=== Task to carry out ===
Present the items from the line containing "Which of point" through the last line of the items as a Markdown table with two columns, Row and Line, one line per row and blank lines omitted.

begin Entries provided

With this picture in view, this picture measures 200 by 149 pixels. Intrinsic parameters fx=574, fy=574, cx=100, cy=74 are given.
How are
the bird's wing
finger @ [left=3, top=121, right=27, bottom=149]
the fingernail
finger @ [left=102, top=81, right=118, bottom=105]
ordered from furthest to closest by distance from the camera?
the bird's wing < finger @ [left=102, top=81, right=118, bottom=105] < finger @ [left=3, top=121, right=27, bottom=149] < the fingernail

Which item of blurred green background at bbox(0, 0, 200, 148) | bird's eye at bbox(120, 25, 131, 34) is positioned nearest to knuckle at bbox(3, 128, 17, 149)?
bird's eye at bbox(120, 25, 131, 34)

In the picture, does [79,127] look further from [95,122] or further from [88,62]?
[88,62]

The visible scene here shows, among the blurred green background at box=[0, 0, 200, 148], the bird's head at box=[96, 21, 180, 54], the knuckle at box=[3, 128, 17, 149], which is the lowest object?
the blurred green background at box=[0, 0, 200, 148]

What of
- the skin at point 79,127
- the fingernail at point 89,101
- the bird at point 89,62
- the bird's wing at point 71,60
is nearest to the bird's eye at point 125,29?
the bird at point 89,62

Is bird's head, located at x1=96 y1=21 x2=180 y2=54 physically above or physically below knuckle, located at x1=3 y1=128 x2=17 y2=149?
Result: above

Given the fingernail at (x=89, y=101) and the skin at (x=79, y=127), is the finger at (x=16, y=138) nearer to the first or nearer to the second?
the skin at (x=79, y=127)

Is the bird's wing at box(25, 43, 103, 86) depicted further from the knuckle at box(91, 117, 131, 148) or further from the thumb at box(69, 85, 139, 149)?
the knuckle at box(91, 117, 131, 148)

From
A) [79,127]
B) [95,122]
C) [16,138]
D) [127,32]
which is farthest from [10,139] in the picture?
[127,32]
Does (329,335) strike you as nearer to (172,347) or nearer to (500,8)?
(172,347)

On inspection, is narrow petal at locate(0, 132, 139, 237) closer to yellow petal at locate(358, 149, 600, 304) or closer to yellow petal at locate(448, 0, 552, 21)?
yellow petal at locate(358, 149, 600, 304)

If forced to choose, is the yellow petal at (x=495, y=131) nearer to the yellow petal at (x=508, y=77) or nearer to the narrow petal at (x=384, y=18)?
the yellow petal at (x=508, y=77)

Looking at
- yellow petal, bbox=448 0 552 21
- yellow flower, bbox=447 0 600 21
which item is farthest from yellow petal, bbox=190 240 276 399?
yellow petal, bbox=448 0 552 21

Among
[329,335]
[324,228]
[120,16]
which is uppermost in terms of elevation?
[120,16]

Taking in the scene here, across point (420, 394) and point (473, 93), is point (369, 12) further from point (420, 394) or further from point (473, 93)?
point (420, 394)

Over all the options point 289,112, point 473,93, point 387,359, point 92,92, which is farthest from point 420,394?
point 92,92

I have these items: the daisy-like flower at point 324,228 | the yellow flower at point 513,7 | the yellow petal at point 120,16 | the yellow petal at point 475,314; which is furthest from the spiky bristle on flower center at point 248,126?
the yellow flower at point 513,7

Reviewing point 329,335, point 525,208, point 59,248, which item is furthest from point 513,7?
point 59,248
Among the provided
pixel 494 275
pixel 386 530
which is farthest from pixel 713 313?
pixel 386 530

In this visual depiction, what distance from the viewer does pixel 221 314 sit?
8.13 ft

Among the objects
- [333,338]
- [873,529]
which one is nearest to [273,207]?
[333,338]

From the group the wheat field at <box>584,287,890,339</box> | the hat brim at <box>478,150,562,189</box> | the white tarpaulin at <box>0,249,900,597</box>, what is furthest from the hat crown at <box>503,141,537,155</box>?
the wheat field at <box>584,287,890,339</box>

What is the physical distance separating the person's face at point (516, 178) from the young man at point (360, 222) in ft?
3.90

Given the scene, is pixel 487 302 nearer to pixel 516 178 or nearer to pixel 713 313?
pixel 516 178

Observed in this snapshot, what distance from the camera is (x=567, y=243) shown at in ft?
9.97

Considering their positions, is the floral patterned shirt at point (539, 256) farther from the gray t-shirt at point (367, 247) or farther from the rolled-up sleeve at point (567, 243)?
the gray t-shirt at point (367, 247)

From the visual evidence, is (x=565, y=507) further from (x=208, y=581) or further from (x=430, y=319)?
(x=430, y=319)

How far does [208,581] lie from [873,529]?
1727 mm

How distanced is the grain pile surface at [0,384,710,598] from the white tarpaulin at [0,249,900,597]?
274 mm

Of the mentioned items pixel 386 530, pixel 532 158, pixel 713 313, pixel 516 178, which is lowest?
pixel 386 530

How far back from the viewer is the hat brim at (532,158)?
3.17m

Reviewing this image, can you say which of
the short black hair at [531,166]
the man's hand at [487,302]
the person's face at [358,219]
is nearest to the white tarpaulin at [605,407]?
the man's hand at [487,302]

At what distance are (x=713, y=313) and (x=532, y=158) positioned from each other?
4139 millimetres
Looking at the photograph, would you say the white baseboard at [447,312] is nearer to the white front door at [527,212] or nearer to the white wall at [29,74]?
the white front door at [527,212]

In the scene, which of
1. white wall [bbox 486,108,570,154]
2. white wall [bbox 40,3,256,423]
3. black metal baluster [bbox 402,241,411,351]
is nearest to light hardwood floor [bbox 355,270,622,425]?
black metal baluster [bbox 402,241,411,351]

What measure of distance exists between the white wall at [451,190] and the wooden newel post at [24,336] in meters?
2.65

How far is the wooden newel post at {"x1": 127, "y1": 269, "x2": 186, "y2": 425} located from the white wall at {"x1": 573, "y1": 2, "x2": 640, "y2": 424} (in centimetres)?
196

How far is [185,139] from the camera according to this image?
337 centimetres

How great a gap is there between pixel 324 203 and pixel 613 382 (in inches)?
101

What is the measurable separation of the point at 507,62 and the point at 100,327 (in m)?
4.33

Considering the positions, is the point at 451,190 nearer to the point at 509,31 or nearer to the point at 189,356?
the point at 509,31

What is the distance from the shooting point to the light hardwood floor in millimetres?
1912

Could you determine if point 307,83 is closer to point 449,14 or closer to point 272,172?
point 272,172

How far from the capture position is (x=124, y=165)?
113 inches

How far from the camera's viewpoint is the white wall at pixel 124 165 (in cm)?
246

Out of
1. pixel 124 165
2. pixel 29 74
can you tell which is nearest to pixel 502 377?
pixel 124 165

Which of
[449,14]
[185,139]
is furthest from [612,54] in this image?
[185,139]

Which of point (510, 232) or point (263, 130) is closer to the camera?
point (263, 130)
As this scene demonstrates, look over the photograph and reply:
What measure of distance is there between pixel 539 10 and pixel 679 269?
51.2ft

end Entries provided

=== Task result ===
| Row | Line |
|---|---|
| 1 | Which of point (510, 232) or point (263, 130) is closer to the camera? |
| 2 | point (263, 130) |
| 3 | As this scene demonstrates, look over the photograph and reply: |
| 4 | What measure of distance is there between pixel 539 10 and pixel 679 269? |
| 5 | 51.2ft |